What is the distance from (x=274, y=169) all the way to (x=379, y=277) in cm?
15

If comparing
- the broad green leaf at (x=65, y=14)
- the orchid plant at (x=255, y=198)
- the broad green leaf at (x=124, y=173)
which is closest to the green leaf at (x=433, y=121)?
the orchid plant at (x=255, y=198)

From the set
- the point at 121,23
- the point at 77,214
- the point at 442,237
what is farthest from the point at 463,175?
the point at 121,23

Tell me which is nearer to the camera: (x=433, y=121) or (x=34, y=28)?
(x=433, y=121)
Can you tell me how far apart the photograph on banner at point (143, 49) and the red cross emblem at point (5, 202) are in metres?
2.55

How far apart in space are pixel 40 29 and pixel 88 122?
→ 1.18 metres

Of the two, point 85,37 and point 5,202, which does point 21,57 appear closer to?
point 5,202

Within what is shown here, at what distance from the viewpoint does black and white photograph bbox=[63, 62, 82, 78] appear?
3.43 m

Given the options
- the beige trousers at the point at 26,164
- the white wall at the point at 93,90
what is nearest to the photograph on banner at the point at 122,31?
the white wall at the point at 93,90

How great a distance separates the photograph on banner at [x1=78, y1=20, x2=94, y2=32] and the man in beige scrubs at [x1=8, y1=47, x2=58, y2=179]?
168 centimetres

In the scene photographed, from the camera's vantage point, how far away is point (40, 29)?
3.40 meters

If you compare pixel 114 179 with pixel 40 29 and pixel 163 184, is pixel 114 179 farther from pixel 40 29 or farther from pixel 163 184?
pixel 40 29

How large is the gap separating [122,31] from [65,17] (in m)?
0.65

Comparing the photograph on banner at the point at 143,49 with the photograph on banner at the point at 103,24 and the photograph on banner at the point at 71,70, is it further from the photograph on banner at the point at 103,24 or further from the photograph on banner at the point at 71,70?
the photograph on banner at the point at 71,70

------------------------------------------------------------

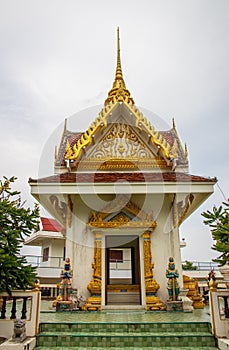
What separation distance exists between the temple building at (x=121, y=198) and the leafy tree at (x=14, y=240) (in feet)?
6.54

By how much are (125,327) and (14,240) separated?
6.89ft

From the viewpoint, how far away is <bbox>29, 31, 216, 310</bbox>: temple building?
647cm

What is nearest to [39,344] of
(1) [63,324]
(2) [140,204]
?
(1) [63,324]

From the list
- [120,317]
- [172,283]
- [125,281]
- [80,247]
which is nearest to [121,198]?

------------------------------------------------------------

What needs to be done:
Copy out every line of the material from the one containing "From the list" down to the one containing "which is nearest to [121,198]?", both included, without any change.

Result of the exercise:
From the list
- [120,317]
- [172,283]
- [125,281]
- [80,247]
which is nearest to [121,198]?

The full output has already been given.